NVIDIA launched the 'world's first GPU' with the release of the GeForce 256 back on October 11, 1999 after announcing the card on August 31, 1999. It's now 25 years old. Wow.
NVIDIA changed the entire industry -- technology and gaming -- with the release of the GeForce 256, fast-forwarding to today and the "little-known brand" reached a milestone $3.3 trillion market cap and has been leading the charge in gaming and AI for years.
The GeForce 256 at the time introduced hardware transform and lighting (T&L) features directly into the GPU, previously these calculations were run on the CPU or required dedicated hardware (like everything did back in the 90s: sound cards, networking cards, graphic cards, MPEG2 decoder cards, and more). NVIDIA introduced the 'world's first GPU' with the GeForce 256, and the rest is history.

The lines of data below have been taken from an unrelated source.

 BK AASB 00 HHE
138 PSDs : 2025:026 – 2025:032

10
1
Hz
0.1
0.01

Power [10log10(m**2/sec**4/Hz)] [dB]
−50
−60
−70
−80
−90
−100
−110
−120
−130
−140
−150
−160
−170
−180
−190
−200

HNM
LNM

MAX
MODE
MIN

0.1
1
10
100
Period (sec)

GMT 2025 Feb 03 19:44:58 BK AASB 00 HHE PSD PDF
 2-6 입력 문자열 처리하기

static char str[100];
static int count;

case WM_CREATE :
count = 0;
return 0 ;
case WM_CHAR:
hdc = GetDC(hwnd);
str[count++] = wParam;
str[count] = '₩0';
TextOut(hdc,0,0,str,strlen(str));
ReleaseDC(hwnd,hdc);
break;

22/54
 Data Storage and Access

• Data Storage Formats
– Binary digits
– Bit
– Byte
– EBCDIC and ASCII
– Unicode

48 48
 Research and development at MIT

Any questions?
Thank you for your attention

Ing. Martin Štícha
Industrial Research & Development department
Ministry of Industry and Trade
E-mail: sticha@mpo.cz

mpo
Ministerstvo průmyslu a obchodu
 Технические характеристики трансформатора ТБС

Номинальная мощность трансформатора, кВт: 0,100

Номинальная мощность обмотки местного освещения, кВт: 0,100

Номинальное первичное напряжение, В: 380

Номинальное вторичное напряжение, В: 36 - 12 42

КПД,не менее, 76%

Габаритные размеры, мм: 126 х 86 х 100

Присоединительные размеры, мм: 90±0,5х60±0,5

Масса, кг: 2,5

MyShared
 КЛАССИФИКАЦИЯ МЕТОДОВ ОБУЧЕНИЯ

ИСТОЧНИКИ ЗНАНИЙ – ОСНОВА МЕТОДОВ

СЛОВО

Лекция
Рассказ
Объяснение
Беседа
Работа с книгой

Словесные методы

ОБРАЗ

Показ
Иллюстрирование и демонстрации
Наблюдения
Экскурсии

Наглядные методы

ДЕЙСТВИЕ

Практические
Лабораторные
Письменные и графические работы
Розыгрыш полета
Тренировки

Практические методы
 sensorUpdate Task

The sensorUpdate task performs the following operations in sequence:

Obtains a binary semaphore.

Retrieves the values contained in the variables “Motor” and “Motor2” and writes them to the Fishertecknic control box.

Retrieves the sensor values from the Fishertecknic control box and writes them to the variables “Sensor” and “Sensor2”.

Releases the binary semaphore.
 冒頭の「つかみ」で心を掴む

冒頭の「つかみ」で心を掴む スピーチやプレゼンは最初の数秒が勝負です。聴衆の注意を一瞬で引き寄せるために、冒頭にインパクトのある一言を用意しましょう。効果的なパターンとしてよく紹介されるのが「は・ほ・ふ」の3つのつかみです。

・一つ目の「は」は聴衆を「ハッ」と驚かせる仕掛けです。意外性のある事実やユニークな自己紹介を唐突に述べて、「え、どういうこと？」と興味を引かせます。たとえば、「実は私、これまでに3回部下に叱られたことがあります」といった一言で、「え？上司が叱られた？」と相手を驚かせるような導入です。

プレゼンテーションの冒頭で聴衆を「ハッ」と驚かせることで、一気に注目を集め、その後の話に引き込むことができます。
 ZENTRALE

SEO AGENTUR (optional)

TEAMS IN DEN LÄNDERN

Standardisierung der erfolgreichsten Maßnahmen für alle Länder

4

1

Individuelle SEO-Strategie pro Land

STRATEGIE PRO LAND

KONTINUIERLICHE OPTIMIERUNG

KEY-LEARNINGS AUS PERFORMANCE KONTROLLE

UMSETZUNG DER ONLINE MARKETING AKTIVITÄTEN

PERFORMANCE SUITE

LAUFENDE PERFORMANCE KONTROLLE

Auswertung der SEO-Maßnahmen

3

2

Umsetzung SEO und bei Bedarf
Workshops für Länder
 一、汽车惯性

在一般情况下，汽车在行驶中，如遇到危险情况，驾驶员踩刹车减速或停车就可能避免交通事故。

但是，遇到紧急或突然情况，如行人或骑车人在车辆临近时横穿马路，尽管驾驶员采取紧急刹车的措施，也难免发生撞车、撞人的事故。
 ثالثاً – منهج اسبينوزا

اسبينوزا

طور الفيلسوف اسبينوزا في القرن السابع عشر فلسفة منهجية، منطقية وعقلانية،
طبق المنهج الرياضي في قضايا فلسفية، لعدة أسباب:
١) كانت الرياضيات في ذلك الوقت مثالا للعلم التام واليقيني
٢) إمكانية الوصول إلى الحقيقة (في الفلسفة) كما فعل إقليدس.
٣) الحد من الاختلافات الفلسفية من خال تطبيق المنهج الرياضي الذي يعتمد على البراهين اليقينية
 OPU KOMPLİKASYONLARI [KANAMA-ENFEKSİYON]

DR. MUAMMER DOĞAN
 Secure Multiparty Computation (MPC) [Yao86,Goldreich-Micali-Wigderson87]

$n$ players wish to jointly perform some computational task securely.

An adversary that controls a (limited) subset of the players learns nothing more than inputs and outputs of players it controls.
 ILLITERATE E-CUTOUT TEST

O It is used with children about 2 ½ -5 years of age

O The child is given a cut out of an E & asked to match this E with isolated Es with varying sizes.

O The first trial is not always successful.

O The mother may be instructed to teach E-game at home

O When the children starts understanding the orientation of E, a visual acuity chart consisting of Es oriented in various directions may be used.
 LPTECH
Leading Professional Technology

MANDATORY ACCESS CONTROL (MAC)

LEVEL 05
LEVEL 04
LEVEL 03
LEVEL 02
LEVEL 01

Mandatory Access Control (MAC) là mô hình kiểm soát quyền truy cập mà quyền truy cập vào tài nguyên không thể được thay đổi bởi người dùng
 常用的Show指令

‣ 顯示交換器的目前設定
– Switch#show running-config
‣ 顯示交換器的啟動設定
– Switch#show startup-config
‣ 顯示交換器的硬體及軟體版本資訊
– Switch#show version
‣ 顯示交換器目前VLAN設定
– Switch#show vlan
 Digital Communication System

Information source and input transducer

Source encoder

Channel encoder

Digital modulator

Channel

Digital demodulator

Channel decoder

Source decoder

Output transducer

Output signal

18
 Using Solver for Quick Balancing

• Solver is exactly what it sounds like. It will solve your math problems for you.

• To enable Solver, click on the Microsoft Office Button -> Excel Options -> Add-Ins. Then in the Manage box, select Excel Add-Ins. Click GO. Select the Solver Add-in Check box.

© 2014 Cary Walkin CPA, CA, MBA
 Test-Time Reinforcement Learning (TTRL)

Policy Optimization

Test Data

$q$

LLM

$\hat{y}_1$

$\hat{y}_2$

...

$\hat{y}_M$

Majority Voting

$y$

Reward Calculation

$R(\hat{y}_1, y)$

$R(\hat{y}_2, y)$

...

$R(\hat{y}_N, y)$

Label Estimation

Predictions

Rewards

At the time, NVIDIA launched two SKUs of the GeForce 256: one with SDR memory (Single Data Rate) and the other with DDR memory (Double Data Rate). Inside, it featured the NV10 GPU with 23 million transistors on the 220nm process node. Since then, we've come a long way: the GeForce RTX 4090 features the AD102 GPU with 76 billion transistors on the 4nm process node.
- Read more: NVIDIA's next-gen Turing GPU: Biggest Leap Since GeForce 256
- Read more: NVIDIA is a 'little-known brand' after hitting $3.3T market cap, according to consulting firm
NVIDIA's GeForce 256 had 32MB of VRAM on a 128-bit memory bus with up to 4.6GB/sec of memory bandwidth, while the flagship GeForce RTX 4090 has 24GB of VRAM on a 384-bit memory bus with up to 1008GB/sec (1TB/sec+). The GeForce 256 had a 50W TDP, while the GeForce RTX 4090 has a 450W+ TDP.
This means that the GPU transistor count between the GeForce 256 and GeForce RTX 4090 is a difference of 3300x while the VRAM capacity has blown up by 768,000x.
NVIDIA's GeForce 256 graphics card was life-changing for me at the time as a 16-year-old enthusiast, where I upgraded from my 3dfx Voodoo graphics card setup to the GeForce 256 DDR for Quake III Arena at the time. Seeing 32-bit color and having all that juicy performance... was profound as a 90s gamer on the PC.
So much so that I changed my online handle to "anthony256" and it has followed me for 25+ years now, my X handle is anthony256, my gaming handle is anthony256, and my NAS, router, are all 'nas256' and 'router256' and so on.